Kutipan yang Diberikan ->
»»
Liputan6.com, Jakarta Organisasi Kesehatan Dunia (WHO) menyatakan secara resmi bahwa cannabidiol, senyawa penenang dalam ganja medis bukanlah obat berbahaya.
Menurut WHO, cannabidiol yang juga dikenal dengan sebutan CBD, tidak berisiko membuat orang kecanduan. Selain itu, WHO menyatakan, cannabidiol bukanlah obat yang berpotensi disalahgunakan atau diproduksi atau didistribusikan secara ilegal.
Baca Juga
Lebih lanjut, WHO mengatakan, obat tersebut bisa digunakan secara efektif pada pasien kanker, Alzheimer, epilepsi, serta pengobatan paliatif.
Advertisement
"Bukti terbaru dari studi terhadap hewan dan manusia menunjukkan, penggunaan cannabidiol bisa memiliki nilai terapi bagi kejang akibat epilepsi dan kondisi terkait," demikian pengumuman dari WHO Expert Committee on Drug Dependence.
"Bukti terkini juga menunjukkan bahwa cannabidiol tidak berpotensi disalahgunakan atau menyebabkan ketergantungan seperti jenis cannabinoid (senyawa dalam ganja) lainnya (seperti misalnya Tetra Hydro Cannabinol/THC)," lanjut keterangan dari komite WHO tersebut.
««
Soal ->
Salin dengan persis bagian kutipan tentang cannabidiol, mulai dari "Menurut WHO, cannabidiol" dan berakhir di "serta pengobatan paliatif.". Data berikut tidak perlu dipakai.

Kumpulan Data ->
»»
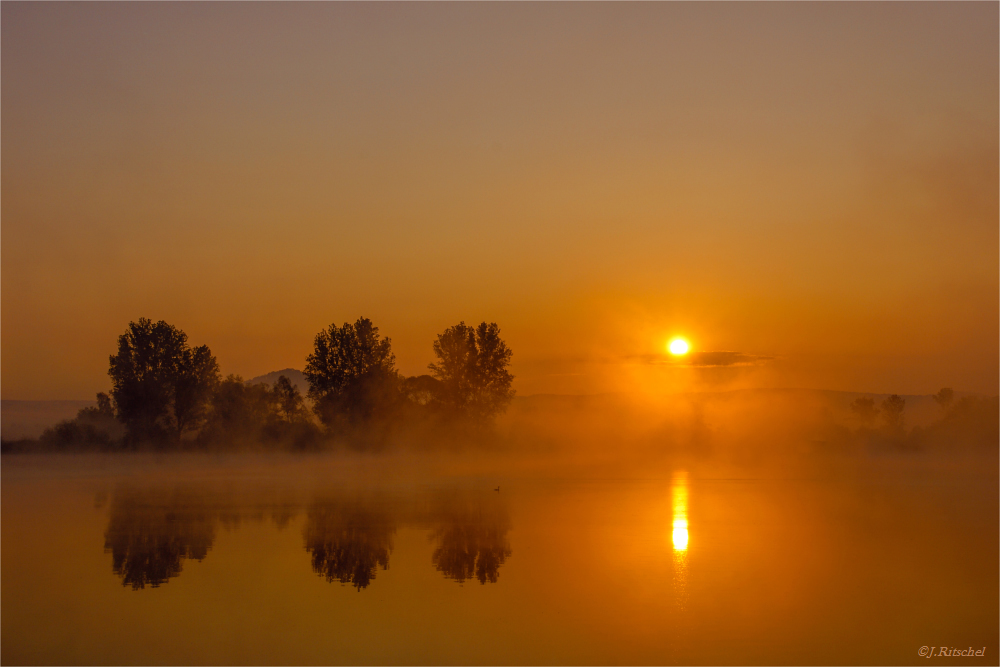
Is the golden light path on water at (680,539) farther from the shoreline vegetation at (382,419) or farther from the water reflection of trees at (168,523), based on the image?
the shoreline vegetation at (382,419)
««
Hasil Pengerjaan ->
Menurut WHO, cannabidiol yang juga dikenal dengan sebutan CBD, tidak berisiko membuat orang kecanduan. Selain itu, WHO menyatakan, cannabidiol bukanlah obat yang berpotensi disalahgunakan atau diproduksi atau didistribusikan secara ilegal.
Baca Juga
Lebih lanjut, WHO mengatakan, obat tersebut bisa digunakan secara efektif pada pasien kanker, Alzheimer, epilepsi, serta pengobatan paliatif.